Die Restauratorin und ihre Kollegin Christiane Adolf (39) haben den Draht entfernt, das zerbrechliche Holz mit dem Pinsel gereinigt und mit Skalpell und Pinzette alte Verklebungen und Farbschichten abgelöst. Nach einer Behandlung gegen Holzschädlinge wurden Verbindungen an Armen und Beinen neu verleimt. "Jetzt geht es ihm wieder blendend."

Für die Ausstellung "Schatzhüterin. 200 Jahre Klosterkammer Hannover", die im noch bis zum 12. August im Niedersächsischen Landesmuseum in Hannover zu sehen ist, sind etwa 170 Kunstwerke durch die Hände der Restauratoren gegangen. Jetzt sind andere Werke an der Reihe - so wie das großflächige Gemälde, das auf dem Nachbartisch ausgerollt ist.

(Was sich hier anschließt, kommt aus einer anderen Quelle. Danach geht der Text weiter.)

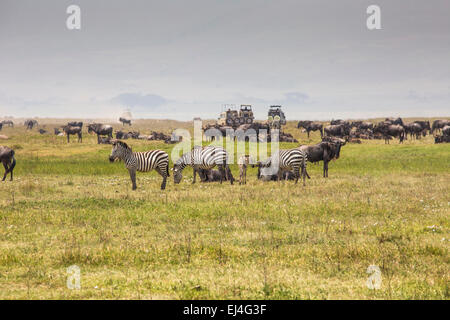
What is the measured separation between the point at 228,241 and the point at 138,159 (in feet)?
39.2

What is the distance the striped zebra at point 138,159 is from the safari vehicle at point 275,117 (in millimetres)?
45088

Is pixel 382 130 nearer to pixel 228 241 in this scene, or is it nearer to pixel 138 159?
pixel 138 159

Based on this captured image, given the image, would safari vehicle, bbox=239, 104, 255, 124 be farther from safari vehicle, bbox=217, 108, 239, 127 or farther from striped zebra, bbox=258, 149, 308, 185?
striped zebra, bbox=258, 149, 308, 185

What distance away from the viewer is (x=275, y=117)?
67.7 m

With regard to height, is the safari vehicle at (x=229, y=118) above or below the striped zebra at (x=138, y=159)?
above

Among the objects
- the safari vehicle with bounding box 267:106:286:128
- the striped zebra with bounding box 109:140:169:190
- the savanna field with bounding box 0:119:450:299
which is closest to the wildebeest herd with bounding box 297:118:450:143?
the safari vehicle with bounding box 267:106:286:128

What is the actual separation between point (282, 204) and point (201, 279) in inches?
331

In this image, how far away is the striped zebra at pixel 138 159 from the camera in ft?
69.7

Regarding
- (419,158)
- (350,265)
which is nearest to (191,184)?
(350,265)

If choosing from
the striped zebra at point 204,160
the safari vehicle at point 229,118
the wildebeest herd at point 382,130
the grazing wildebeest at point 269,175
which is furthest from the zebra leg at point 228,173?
the safari vehicle at point 229,118

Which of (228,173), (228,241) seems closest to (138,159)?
(228,173)

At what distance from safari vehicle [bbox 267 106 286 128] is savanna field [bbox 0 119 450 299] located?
4486 cm

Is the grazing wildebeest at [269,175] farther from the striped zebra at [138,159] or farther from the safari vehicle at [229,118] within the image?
the safari vehicle at [229,118]

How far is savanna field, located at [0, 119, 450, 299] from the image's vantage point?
7625 millimetres
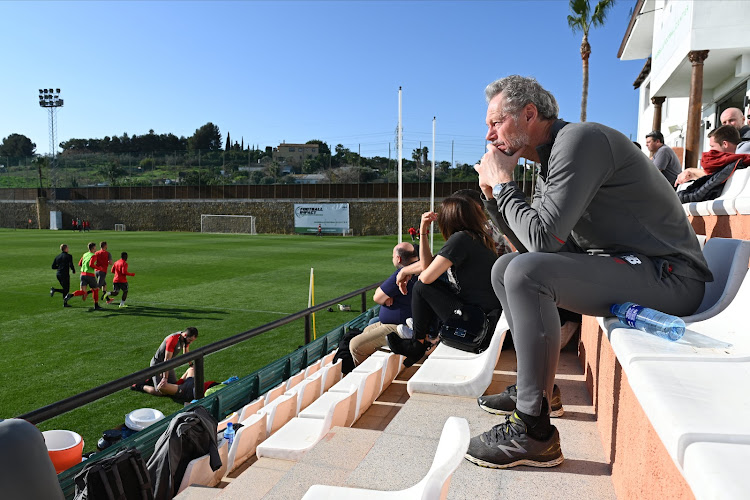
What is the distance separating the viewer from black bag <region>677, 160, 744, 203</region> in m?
3.04

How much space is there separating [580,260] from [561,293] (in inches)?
5.0

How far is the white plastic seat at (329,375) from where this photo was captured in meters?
5.15

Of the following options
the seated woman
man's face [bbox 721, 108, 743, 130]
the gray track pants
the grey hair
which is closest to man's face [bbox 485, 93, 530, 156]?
the grey hair

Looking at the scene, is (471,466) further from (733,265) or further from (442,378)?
(733,265)

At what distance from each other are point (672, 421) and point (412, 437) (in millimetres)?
1534

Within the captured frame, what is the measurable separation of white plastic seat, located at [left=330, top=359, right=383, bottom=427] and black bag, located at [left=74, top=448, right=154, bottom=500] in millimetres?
1308

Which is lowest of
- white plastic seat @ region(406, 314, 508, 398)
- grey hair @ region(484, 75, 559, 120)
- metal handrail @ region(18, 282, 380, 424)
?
metal handrail @ region(18, 282, 380, 424)

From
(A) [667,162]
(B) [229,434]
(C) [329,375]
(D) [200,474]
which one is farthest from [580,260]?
(A) [667,162]

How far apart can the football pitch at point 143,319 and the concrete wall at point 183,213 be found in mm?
18585

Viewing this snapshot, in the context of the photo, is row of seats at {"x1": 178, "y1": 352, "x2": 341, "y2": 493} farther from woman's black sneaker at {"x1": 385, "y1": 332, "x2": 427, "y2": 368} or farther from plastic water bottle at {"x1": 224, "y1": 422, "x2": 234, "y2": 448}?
woman's black sneaker at {"x1": 385, "y1": 332, "x2": 427, "y2": 368}

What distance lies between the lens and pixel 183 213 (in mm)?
49906

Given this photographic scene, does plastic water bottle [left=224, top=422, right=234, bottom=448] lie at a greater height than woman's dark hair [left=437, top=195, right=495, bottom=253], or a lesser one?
lesser

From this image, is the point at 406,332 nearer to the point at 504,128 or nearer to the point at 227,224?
the point at 504,128

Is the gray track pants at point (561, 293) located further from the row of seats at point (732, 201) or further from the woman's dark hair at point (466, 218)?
the woman's dark hair at point (466, 218)
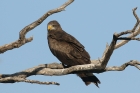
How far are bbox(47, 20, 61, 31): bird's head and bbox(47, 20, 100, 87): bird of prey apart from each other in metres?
0.56

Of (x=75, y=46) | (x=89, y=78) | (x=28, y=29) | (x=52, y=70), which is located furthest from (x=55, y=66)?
(x=28, y=29)

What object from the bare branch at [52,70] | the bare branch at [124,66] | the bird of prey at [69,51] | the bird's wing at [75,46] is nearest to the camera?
the bare branch at [124,66]

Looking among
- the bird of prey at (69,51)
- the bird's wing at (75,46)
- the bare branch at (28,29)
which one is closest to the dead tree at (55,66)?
the bare branch at (28,29)

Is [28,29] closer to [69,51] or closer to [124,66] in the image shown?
[69,51]

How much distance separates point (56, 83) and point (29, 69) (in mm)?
2069

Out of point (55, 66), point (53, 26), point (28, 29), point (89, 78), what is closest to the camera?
point (28, 29)

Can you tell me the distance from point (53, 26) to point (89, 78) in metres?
2.69

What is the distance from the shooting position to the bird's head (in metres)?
11.5

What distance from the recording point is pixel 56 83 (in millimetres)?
7746

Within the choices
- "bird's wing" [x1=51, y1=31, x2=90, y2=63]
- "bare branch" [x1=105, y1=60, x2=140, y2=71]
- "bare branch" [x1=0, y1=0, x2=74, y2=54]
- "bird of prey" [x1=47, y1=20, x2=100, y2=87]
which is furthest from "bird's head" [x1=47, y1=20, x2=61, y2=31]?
"bare branch" [x1=105, y1=60, x2=140, y2=71]

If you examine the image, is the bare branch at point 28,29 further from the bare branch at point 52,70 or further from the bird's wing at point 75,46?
the bird's wing at point 75,46

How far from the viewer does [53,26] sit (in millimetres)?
11641

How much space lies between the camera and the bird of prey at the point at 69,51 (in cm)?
952

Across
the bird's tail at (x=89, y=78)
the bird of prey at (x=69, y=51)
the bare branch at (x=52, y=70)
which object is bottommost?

Äbtissin Catharina-Margaretha von Estorff (1590-1659) aus dem Kloster Lüne hat sich für das Bild auf dem Totenbett porträtieren lassen - aufgebahrt im weißen Hemd, verziert mit schwarzen Schleifen. "Das war nicht unüblich im 17. Jahrhundert", erzählt Schröder. "Sie ließ sich malen für die Ewigkeit." Der Künstler ist unbekannt.

###galerie|146025|Notre-Dame bröckelt###

Die Restauratorin fand das vergessene Bild auf dem Dachboden des Klosters. "Es war in einem verheerenden Zustand." Das Gemälde war stellenweise gerissen, von Schimmelpilzen befallen und musste sorgfältig vom Kot von Tauben und Fledermäusen gereinigt werden. Doch der Zufallsfund ermöglicht spannende Blicke in die Vergangenheit: Denn einige Zeit zuvor war für Restaurierungsarbeiten die Gruft des Klosters geöffnet worden. Und zum Vorschein kam dabei unter anderen der mumifizierte Leichnam eben jener Äbtissin.

Die Fachleute konnten nun das Kunstwerk von 1659 mit den sterblichen Überresten der Adeligen vergleichen. "Vom Kleid ist fast gar nichts mehr erhalten, man sah noch die Reste der Schleifen." Allerdings war eine der Schleifen über die Jahrhunderte vom Handgelenk zum Ellenbogen gerutscht.

Die Restauratorin hat die alte Leinwand vorsichtig ausgebessert und mit Hilfe von Fischleim stabilisiert, so dass das Bild wieder auf einen Rahmen gespannt werden kann. Wohin es einmal kommt? Das wird sich später klären: "Erst einmal geht es darum, das Bild zu retten."